- ASSIGNMENT
All of the data below should be written out again exactly.

- Items from a dataset
+ + + + +

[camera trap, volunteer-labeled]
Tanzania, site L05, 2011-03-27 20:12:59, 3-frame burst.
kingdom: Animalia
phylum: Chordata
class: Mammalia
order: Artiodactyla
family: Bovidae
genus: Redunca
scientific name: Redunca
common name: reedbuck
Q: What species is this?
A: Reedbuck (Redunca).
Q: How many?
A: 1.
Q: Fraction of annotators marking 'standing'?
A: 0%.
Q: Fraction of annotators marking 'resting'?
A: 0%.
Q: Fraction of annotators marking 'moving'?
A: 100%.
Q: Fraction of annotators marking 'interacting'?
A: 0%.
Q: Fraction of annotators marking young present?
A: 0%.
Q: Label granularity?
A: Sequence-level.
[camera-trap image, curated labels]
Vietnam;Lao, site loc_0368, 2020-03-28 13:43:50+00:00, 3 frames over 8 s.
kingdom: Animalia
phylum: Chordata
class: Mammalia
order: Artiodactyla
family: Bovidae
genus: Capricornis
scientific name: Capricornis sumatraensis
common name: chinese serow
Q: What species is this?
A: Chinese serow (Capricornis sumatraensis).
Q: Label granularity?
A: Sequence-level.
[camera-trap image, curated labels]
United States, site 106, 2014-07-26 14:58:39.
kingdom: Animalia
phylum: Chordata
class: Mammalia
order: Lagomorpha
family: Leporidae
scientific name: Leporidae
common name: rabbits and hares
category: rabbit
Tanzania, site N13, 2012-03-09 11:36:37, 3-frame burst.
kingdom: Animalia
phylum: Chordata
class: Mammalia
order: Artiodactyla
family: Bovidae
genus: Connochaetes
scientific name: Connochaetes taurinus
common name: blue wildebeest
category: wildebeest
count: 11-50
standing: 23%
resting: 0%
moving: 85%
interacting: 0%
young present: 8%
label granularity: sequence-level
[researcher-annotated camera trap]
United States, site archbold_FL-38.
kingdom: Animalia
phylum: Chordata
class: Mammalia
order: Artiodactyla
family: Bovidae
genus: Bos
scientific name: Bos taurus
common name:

+ + + + +

- EXPECTED OUTPUT
[camera trap, volunteer-labeled]
Tanzania, site L05, 2011-03-27 20:12:59, 3-frame burst.
kingdom: Animalia
phylum: Chordata
class: Mammalia
order: Artiodactyla
family: Bovidae
genus: Redunca
scientific name: Redunca
common name: reedbuck
Q: What species is this?
A: Reedbuck (Redunca).
Q: How many?
A: 1.
Q: Fraction of annotators marking 'standing'?
A: 0%.
Q: Fraction of annotators marking 'resting'?
A: 0%.
Q: Fraction of annotators marking 'moving'?
A: 100%.
Q: Fraction of annotators marking 'interacting'?
A: 0%.
Q: Fraction of annotators marking young present?
A: 0%.
Q: Label granularity?
A: Sequence-level.
[camera-trap image, curated labels]
Vietnam;Lao, site loc_0368, 2020-03-28 13:43:50+00:00, 3 frames over 8 s.
kingdom: Animalia
phylum: Chordata
class: Mammalia
order: Artiodactyla
family: Bovidae
genus: Capricornis
scientific name: Capricornis sumatraensis
common name: chinese serow
Q: What species is this?
A: Chinese serow (Capricornis sumatraensis).
Q: Label granularity?
A: Sequence-level.
[camera-trap image, curated labels]
United States, site 106, 2014-07-26 14:58:39.
kingdom: Animalia
phylum: Chordata
class: Mammalia
order: Lagomorpha
family: Leporidae
scientific name: Leporidae
common name: rabbits and hares
category: rabbit
Tanzania, site N13, 2012-03-09 11:36:37, 3-frame burst.
kingdom: Animalia
phylum: Chordata
class: Mammalia
order: Artiodactyla
family: Bovidae
genus: Connochaetes
scientific name: Connochaetes taurinus
common name: blue wildebeest
category: wildebeest
count: 11-50
standing: 23%
resting: 0%
moving: 85%
interacting: 0%
young present: 8%
label granularity: sequence-level
[researcher-annotated camera trap]
United States, site archbold_FL-38.
kingdom: Animalia
phylum: Chordata
class: Mammalia
order: Artiodactyla
family: Bovidae
genus: Bos
scientific name: Bos taurus
common name:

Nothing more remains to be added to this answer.